* DOCUMENT EXCERPT
Agent Orchestration
Production-tested patterns for coordinating multiple AI agents and models. This skill covers the full spectrum from simple fallback chains to complex multi-model workflows with cross-validation and quality control loops.
When to Use
- Coordinating 2+ agents or models on a single workflow
- Building QC loops where one model checks another's work
- Routing tasks to the right model based on task type
- Setting up fallback chains for reliability
- Optimizing cost across subscription and API models
- Configuring ACPX (Agent Computer Protocol eXtended) for Claude Code and Codex
- Designing spawn patterns for runtime sub-agents
When NOT to Use
- Single-agent prompting or prompt engineering (use a prompt-engineering skill)
- Fine-tuning or training models (different domain entirely)
- Simple API calls to one model (just call the API)
- RAG or retrieval pipeline design (use a RAG-specific skill)
- Agent memory architecture (use the agent-memory-architecture skill)
1. Sub-Agent QC Workflow
The core pattern: Produce → Review → Cross-Check → Incorporate → Deliver.
The Five-Step Loop
┌─────────────┐
│ 1. PRODUCE │ Sonnet 4.6 generates first draft
│ (Grinder) │ Fast, cost-effective, good enough for 80% of tasks
└──────┬──────┘
▼
┌─────────────┐
│ 2. REVIEW │ Same model self-reviews against criteria
│ (Self-QC) │ Catches obvious errors, formatting issues
└──────┬──────┘
▼
┌─────────────┐
│ 3. CROSS │ Different model (GPT-4o / Grok) validates
│ CHECK │ Catches blind spots, model-specific biases
└──────┬──────┘
▼
┌─────────────┐
│ 4. INCORP. │ Opus 4.6 synthesizes feedback
│ (Orchestr.) │ Resolves conflicts, applies judgment
└──────┬──────┘
▼
┌─────────────┐
│ 5. DELIVER │ Final output with confidence score
│ (Output) │ Includes provenance trail
└─────────────┘
Implementation Example
async def qc_workflow(task: str, context: dict) -> dict:
"""Five-step QC workflow with cross-model validation."""

* WORK TO COMPLETE
(1) Answer these from the agent orchestration page, one line each:
(a) Which model produces the first draft in the five-step loop?
(b) Which skill does the page recommend for agent memory architecture?
(c) What does ACPX stand for?
(2) Repeat word for word the passage of the agent orchestration page that starts at the words "- Fine-tuning or" and ends after "the agent-memory-architecture skill)".

* RECORDED DATA
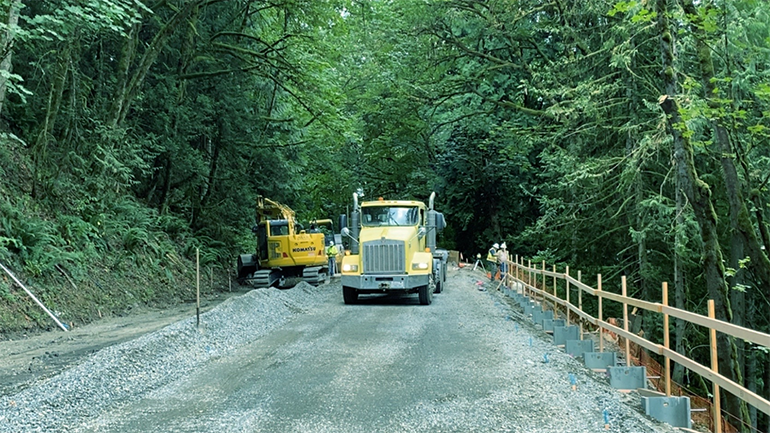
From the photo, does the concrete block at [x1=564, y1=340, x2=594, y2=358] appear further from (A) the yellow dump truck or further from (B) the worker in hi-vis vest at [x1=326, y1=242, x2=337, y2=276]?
(B) the worker in hi-vis vest at [x1=326, y1=242, x2=337, y2=276]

* ANSWERS BY ITEM NUMBER
(1)
(a) Sonnet 4.6
(b) The agent-memory-architecture skill
(c) Agent Computer Protocol eXtended

(2)
- Fine-tuning or training models (different domain entirely)
- Simple API calls to one model (just call the API)
- RAG or retrieval pipeline design (use a RAG-specific skill)
- Agent memory architecture (use the agent-memory-architecture skill)